As mentioned previously, Murillo was highly skilled in bringing religion and humanity together, and we see another example of that within The Holy Family with a Bird from circa 1650. This charming scene feels particularly traditional in style and content and would perhaps have appealed most to the artist's domestic audience at that time. Murillo features elements of work in order to signify the figures included here and also to bring a sense of connection with the viewer. The lighting is also particularly abrupt, showing influence from Italian art. Technically, the artist displays much in this work, both with the charming dog who holds out his paw, as well as the rolls of material in various items of clothing and also the portraits of the figures themselves. This piece is one of the stand out items to be discovered at the iconic Prado Museum in Madrid, a venue which hosts a good number of items from this artist's career.
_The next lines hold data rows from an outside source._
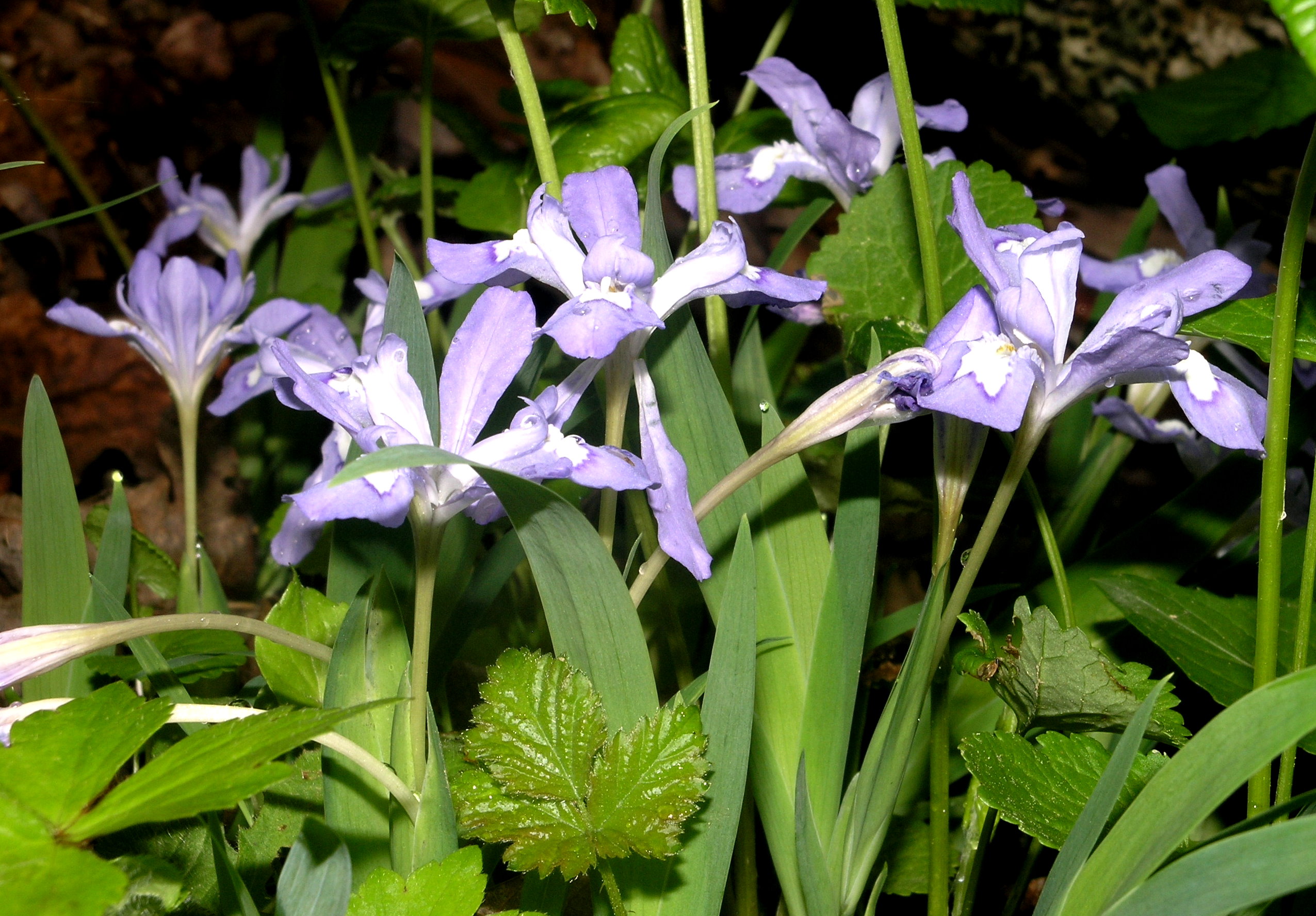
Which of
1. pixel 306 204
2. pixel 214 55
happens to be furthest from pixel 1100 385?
pixel 214 55

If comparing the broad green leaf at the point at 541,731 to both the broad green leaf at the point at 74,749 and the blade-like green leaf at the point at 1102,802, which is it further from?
the blade-like green leaf at the point at 1102,802

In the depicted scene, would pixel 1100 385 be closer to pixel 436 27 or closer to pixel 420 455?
pixel 420 455

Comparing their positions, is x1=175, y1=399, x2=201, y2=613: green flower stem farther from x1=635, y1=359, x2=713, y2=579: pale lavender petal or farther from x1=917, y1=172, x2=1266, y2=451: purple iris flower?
x1=917, y1=172, x2=1266, y2=451: purple iris flower

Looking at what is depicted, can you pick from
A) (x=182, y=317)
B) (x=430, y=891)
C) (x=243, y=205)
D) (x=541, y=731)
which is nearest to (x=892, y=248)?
(x=541, y=731)

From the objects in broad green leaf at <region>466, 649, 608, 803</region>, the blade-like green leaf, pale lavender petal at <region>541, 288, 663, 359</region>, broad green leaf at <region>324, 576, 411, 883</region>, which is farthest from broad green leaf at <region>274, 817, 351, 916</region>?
the blade-like green leaf

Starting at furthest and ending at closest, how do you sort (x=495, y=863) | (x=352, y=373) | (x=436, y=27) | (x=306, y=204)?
1. (x=306, y=204)
2. (x=436, y=27)
3. (x=495, y=863)
4. (x=352, y=373)
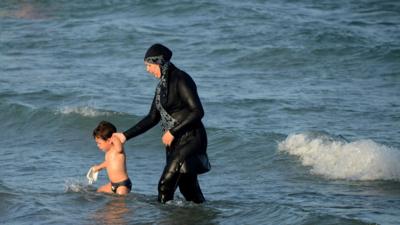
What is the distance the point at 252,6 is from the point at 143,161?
1387 cm

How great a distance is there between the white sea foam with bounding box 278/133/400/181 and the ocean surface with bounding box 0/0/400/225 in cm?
2

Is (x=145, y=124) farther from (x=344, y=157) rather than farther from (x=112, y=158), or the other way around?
(x=344, y=157)

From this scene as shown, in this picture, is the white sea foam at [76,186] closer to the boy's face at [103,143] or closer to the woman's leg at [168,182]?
the boy's face at [103,143]

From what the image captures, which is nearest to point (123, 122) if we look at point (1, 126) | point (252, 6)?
point (1, 126)

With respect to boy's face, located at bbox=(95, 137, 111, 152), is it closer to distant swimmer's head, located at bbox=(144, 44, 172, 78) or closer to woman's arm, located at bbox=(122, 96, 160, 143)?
woman's arm, located at bbox=(122, 96, 160, 143)

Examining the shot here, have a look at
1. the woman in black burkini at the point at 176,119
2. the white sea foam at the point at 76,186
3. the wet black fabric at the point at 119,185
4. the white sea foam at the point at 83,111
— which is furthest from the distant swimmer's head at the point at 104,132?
the white sea foam at the point at 83,111

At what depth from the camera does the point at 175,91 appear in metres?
8.49

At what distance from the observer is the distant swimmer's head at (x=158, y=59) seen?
8.45 metres

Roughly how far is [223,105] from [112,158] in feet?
22.8

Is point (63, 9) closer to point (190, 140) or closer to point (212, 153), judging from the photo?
point (212, 153)

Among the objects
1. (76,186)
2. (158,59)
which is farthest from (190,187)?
(76,186)

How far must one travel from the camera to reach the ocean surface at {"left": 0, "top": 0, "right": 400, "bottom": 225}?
31.6 ft

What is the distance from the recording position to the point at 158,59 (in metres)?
8.46

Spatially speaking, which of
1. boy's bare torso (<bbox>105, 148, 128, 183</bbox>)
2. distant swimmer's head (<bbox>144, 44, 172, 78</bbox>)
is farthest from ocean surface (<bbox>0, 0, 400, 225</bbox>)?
distant swimmer's head (<bbox>144, 44, 172, 78</bbox>)
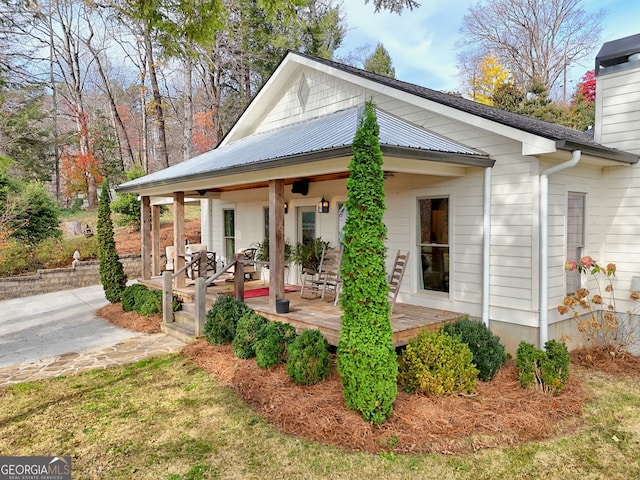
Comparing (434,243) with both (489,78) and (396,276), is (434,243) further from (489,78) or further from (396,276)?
(489,78)

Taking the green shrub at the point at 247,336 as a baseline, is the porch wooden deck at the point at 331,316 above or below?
above

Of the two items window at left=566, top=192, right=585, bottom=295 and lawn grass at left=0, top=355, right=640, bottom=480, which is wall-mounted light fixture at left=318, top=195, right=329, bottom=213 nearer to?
window at left=566, top=192, right=585, bottom=295

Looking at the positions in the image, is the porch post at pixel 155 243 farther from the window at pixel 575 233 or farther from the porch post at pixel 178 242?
the window at pixel 575 233

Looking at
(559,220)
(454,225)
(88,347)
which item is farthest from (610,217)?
(88,347)

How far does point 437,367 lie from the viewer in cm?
448

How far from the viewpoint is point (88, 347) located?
697 cm

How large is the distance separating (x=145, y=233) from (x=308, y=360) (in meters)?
7.66

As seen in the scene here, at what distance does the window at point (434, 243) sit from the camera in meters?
6.60

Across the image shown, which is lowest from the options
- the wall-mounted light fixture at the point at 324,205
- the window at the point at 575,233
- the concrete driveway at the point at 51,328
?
the concrete driveway at the point at 51,328

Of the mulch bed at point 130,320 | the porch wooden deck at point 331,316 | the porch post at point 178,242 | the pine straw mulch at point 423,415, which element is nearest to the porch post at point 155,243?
the mulch bed at point 130,320

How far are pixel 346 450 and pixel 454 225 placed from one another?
393 centimetres

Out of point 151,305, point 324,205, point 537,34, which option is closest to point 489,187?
point 324,205

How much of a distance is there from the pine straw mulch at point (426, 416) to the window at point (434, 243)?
2.06 m

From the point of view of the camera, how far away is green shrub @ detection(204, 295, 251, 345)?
6367 millimetres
One of the best venues to discover original Murillo paintings is at the Prado Museum in Madrid, Spain. Amongst their impressive collection is The Virgin of the Rosary, sometimes known under the alternative title of The Virgin of the Escorial. This dramatic piece features a striking use of light and darkness which immediately recalls in our minds the work of Caravaggio, and perhaps Rembrandt as well. Murillo's work is however has none of the dramatic horror that the other two might include. Instead, we find a relatively sensitive piece set within a relaxed, personal setting. The bond between mother and baby is strong, and no other elements can distract us from this main focal point. Virgins would dominate a large number of paintings within the Renaissance but Murillo's use of them was more carefully chosen and normally dictated by the particular patron for each commission. Some have put forward the work of Raphael as a potential influence of this painting, though a number of others have also been suggested, as we do know that Murillo studied a number of European artists across his career, which was mainly down to who was featured in his local galleries of Seville, Madrid and Cadiz.
The Legacy of Murillo
Bartolomé Esteban Murillo would set up a local academy within Seville which allowed the artist to take on some pupils. His work was also particularly popular within his own lifetime and this brought him a large number of followers, some of whom would continue to work in his style even after his death. There would also be a large number of copies made of his paintings in a manner which showed a deep respect for his work, and these would appear all across Europe. Several major art galleries now display copies of his work from around that period, such was the level of quality that some of them displayed. His career was also recent enough that most of these alternative works have been correctly attributed to specific artists and locations, allowing historians to get a clearer picture of the geographical spread of his reputation. Many famous artists who produced their own unique oeuvres would also take elements of his style into their own, including the likes of Gainsborough and Reynolds who themselves were highly accomplished British portrait painters. He is also known to have directly influenced the likes of Francisco Meneses Osorio, Pedro Núñez de Villavicencio and Jean-Baptiste Greuze.